Reading the binary is much faster until the set of numbers grows very large. I/O on binary encoded ints is less ( by about 10 times ), there is no String parsing logic, and other overhead of object creation and whatever else that Scanner does. I went ahead and used the Buffered versions of the InputStream and Reader classes because those are best practices and should be used whenever possible.

For extra credit, compression would reduce the I/O wait even more on the large files with almost no measurable effect on the CPU time.

Generally you can read the data as fast as the disk allows. The best way to read it faster is to make it more compact or get a faster disk.

For the format you are using, I would GZip the files and read the compressed data. This is a simple way to increase the rate you can read the underlying data.

Escalation possibilities:

  • Buy a faster disk.
  • Buy an ssd-drive.
  • Store the file in a ramdisk.

There is always a tradeoff in gaining more performance/speed. The above methods will cost money, and have to be performed on every host, so if this is a program which is sold to multiple customers, it could be a better option to twiddle at the algorithm, which will save money on every host, the program is run.

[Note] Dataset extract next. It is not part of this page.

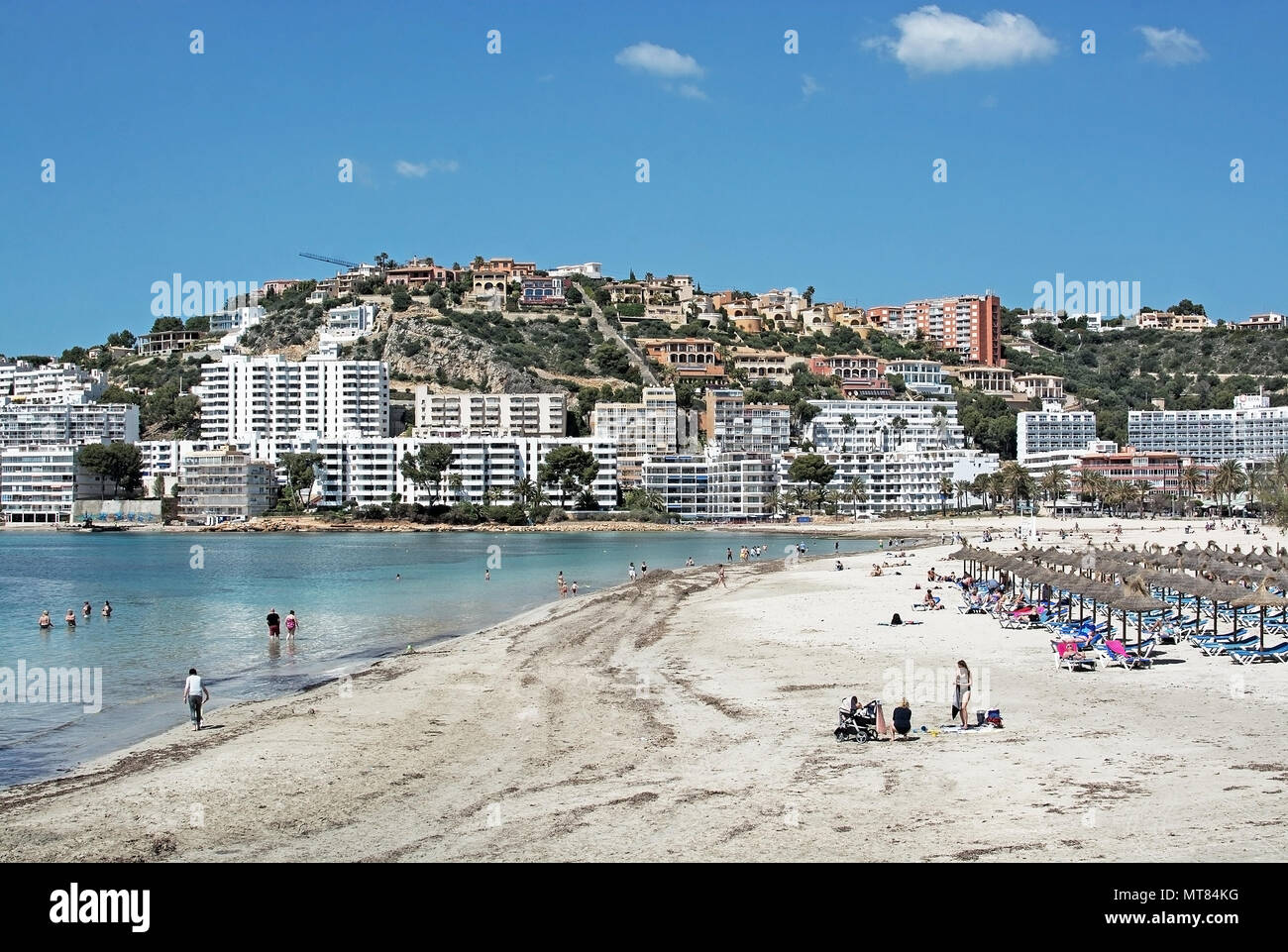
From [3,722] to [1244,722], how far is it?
20263mm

If you compress the file, or store binary data, the speed to read is increased, but it will be harder to inspect the data with independent tools. Of course we can not tell how often this might happen.

In most circumstances I would suggest keeping human readable data, and live with a slower program, but of course it depends how much time you lose, how often you lose it, and so on too.

And maybe it is just an excercise, to find out, how fast you can get. But then I like to warn from the habit to always reach for highest performance without considering the tradeoffs and the costs.